Yeni

Myken Uygarlığı ve Troia(Truva) Savaşı


Myken Uygarlığı

İ.Ö. 14. Ve 13.yüzyıllarda en üst seviyesine ulaşan Myken uygarlığı, adını Peloponnessos adasındaki Mykenai kentinden alır( Mykenai’daki “ai” bitimi, Yunanca’da çoğul ekidir Yani Mykenler anlamına gelir). Girit saray uygarlığının depremler ve dev dalgalar sonucunda çökmesi, Mykenlerin Girit’i istila etmesini kolaylaştırdı. Adayı istila eden Mykenler, Girit’i kolonize ettiler ve kısa zaman bir süre sonra da Ege dünyasının ticaretini ele geçirdiler. Girit’in yanı sıra Batı Anadolu’da birçok yerde Myken seramiklerinin bulunması bunun kanıtıdır. Hatta belki de onlar, batı Anadolu’nun bir bölümünü ve adaları içine alan siyasal bir hâkimiyet kurdular. Zira 20den fazla Hitit çivili tablette Ahhiyyava adına rastlandı.

Hitit çivi yazılı tabletlerden anlaşıldığı kadarıyla, siyasal anlamda Hitit Krallığı’na denk olan Ahhiyyava devletinin, Akhalar olduğu teorisi geçerliliğini korumaktadır. Ancak bu tabletlerin başkenti Mykenai olan bir Akha devletini kastedip kastetmediği belli değildir.
Homeros destanlarından da anlaşıldığı kadarıyla, Myken dönemi Akhaları savaşçıydı. Kahramanlık toplumun değer yargılarının en başında geliyordu. Bu nedenle Myken merkezli Akhaların tarihinin bu yüzyıllarına Akha Kahramanlık Çağı da denilmektedir. Bu çağda onlar, aralarında gevşek bir siyasal bağ olan kent devletleri kurmuşlardı. Bu kent devletleri, vanaks ya da basileus ünvanı taşıyan feodal beyler ya da kralların yönetimi altındaydı. Bu kentlerin en güçlüsü Mykenai kentiydi.
_ _ _ _
• Yapılacaklar
a) Myken uygarlığı metnine göre Myken merkezli Akhaların tarihinin bu yüzyıllarına neden "Akha Kahramanlık Çağı" dendiğini bir iki cümleyle açıklayın.
b) Lütfen Myken uygarlığı metninden "Hitit çivi yazılı" sözleriyle başlayıp "güçlüsü Mykenai kentiydi." sözlerine kadar süren bölümü aynen alıntılayın.
c) Myken uygarlığı metnine göre şu soruları yanıtlayın:
(i) Myken uygarlığı hangi yüzyıllarda en üst seviyesine ulaştı?
(ii) Kaç Hitit çivili tablette Ahhiyyava adına rastlandı?
(iii) Akhaların kurduğu kent devletleri kimlerin yönetimi altındaydı?

• Liste
_ _ _ _
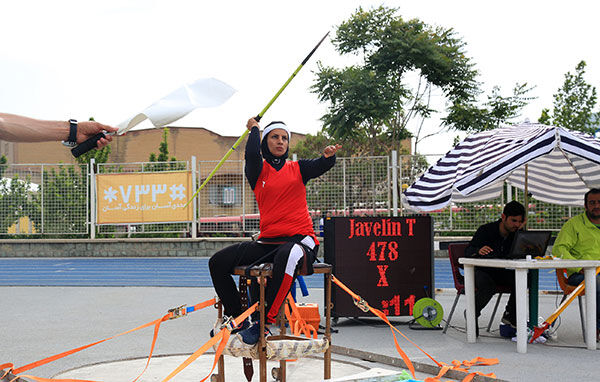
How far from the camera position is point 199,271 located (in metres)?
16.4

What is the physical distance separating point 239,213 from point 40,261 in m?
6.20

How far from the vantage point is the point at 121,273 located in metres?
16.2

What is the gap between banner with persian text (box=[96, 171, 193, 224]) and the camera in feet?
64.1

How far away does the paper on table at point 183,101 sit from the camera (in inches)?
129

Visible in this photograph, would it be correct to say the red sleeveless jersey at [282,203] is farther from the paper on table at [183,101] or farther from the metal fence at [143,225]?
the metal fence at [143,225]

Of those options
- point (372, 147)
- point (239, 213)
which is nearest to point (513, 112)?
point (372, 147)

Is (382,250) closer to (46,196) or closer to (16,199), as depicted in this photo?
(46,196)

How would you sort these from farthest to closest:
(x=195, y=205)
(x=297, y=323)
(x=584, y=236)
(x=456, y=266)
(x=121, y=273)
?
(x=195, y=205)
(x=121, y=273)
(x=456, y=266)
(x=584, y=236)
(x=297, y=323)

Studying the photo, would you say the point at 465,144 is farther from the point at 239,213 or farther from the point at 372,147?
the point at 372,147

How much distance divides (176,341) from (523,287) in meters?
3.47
_ _ _ _
• Cevap Anahtarı
a) Homeros destanlarından anlaşıldığı kadarıyla Myken dönemi Akhaları savaşçıydı ve kahramanlık, toplumun değer yargılarının en başında geliyordu. Bu yüzden o yüzyıllara Akha Kahramanlık Çağı denilmektedir.

b)
Hitit çivi yazılı tabletlerden anlaşıldığı kadarıyla, siyasal anlamda Hitit Krallığı’na denk olan Ahhiyyava devletinin, Akhalar olduğu teorisi geçerliliğini korumaktadır. Ancak bu tabletlerin başkenti Mykenai olan bir Akha devletini kastedip kastetmediği belli değildir.
Homeros destanlarından da anlaşıldığı kadarıyla, Myken dönemi Akhaları savaşçıydı. Kahramanlık toplumun değer yargılarının en başında geliyordu. Bu nedenle Myken merkezli Akhaların tarihinin bu yüzyıllarına Akha Kahramanlık Çağı da denilmektedir. Bu çağda onlar, aralarında gevşek bir siyasal bağ olan kent devletleri kurmuşlardı. Bu kent devletleri, vanaks ya da basileus ünvanı taşıyan feodal beyler ya da kralların yönetimi altındaydı. Bu kentlerin en güçlüsü Mykenai kentiydi.

c)
(i) İ.Ö. 14. ve 13. yüzyıllarda.
(ii) 20'den fazla tablette.
(iii) Vanaks ya da basileus unvanı taşıyan feodal beylerin ya da kralların yönetimi altındaydı.